Methods. For this analysis, we calculated Medicare per capita spending for beneficiaries at each year of age overall and by type of service. Age was determined as of December 31 in each year of the analysis (2000-2011). If the beneficiary died, the age was determined based on age at the time of death. We aggregated spending on certain types of services into larger categories. Spending on Part B providers/services/supplies includes all spending on Part B physician services, other Part B carriers, durable medical equipment, tests, imaging, other procedures, dialysis, anesthesia, evaluation and management, and ambulatory surgery center services. Spending on hospital inpatient services includes acute inpatient care and other non-acute inpatient services. When we refer to post-acute care, we are referring to skilled nursing facility and home health services.

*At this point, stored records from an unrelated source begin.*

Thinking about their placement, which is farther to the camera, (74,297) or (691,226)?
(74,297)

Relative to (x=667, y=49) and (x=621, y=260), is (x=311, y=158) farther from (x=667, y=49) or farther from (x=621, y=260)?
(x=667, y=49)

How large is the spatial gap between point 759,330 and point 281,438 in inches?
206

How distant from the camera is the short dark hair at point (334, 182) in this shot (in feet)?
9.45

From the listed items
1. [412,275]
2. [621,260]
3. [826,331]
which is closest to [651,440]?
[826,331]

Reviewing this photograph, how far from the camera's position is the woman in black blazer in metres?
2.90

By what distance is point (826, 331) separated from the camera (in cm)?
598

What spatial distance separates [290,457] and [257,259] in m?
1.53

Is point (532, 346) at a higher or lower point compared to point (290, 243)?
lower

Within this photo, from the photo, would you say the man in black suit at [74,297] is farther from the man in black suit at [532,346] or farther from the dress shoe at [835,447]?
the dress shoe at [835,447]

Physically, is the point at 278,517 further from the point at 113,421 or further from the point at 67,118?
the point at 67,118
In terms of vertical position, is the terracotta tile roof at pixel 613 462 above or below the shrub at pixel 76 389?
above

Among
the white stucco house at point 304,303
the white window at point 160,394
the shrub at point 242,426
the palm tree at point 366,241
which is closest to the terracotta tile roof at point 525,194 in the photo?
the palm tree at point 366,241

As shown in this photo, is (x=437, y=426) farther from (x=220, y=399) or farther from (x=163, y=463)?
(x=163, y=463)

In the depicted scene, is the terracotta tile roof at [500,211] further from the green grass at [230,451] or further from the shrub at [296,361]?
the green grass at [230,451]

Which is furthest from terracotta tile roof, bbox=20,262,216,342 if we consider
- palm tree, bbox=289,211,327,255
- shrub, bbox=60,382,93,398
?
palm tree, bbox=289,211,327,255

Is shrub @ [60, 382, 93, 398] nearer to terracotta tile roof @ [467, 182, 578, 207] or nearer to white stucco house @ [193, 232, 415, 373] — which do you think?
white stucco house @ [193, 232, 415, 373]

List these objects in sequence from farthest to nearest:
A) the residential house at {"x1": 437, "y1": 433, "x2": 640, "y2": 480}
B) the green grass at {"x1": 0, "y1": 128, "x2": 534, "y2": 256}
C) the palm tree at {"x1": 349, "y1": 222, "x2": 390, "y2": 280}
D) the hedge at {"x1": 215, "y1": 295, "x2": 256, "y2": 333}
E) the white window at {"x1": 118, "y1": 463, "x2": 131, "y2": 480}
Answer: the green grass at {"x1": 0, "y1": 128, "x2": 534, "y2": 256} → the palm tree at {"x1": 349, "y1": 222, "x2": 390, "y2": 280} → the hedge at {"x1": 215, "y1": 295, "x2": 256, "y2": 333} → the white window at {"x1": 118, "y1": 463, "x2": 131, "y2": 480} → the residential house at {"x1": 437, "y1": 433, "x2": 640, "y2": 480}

To adjust Medicare per capita spending estimates for the years 2000 to 2010 to 2011 dollars, we used the Bureau of Labor Statistics’ Consumer Price Index (CPI) Inflation calculator.1 The CPI inflation calculator uses the average Consumer Price Index for a given calendar year. These data represent changes in prices of all goods and services purchased for consumption by urban households.
Limitations. This study describes but does not explain the pattern of Medicare per capita spending by age, and is not designed to assess factors related to the recent slow growth in total and per capita Medicare spending. Because the 5 percent sample includes Medicare spending but not spending among other payers, this analysis does not examine how Medicaid and other payers’ spending varies by age, in relation to Medicare spending. The 5 percent sample does not include patient characteristics, such as functional impairment, so the analysis does not control for covariates that could help explain patterns in spending and service use.
Our results reflect patterns of spending among traditional Medicare beneficiaries, but not the total Medicare population. Because we lack comparable data for the 25 percent of beneficiaries enrolled in Medicare Advantage in 2011, it is not possible to assess whether patterns of service use and spending in traditional Medicare apply to the Medicare population overall.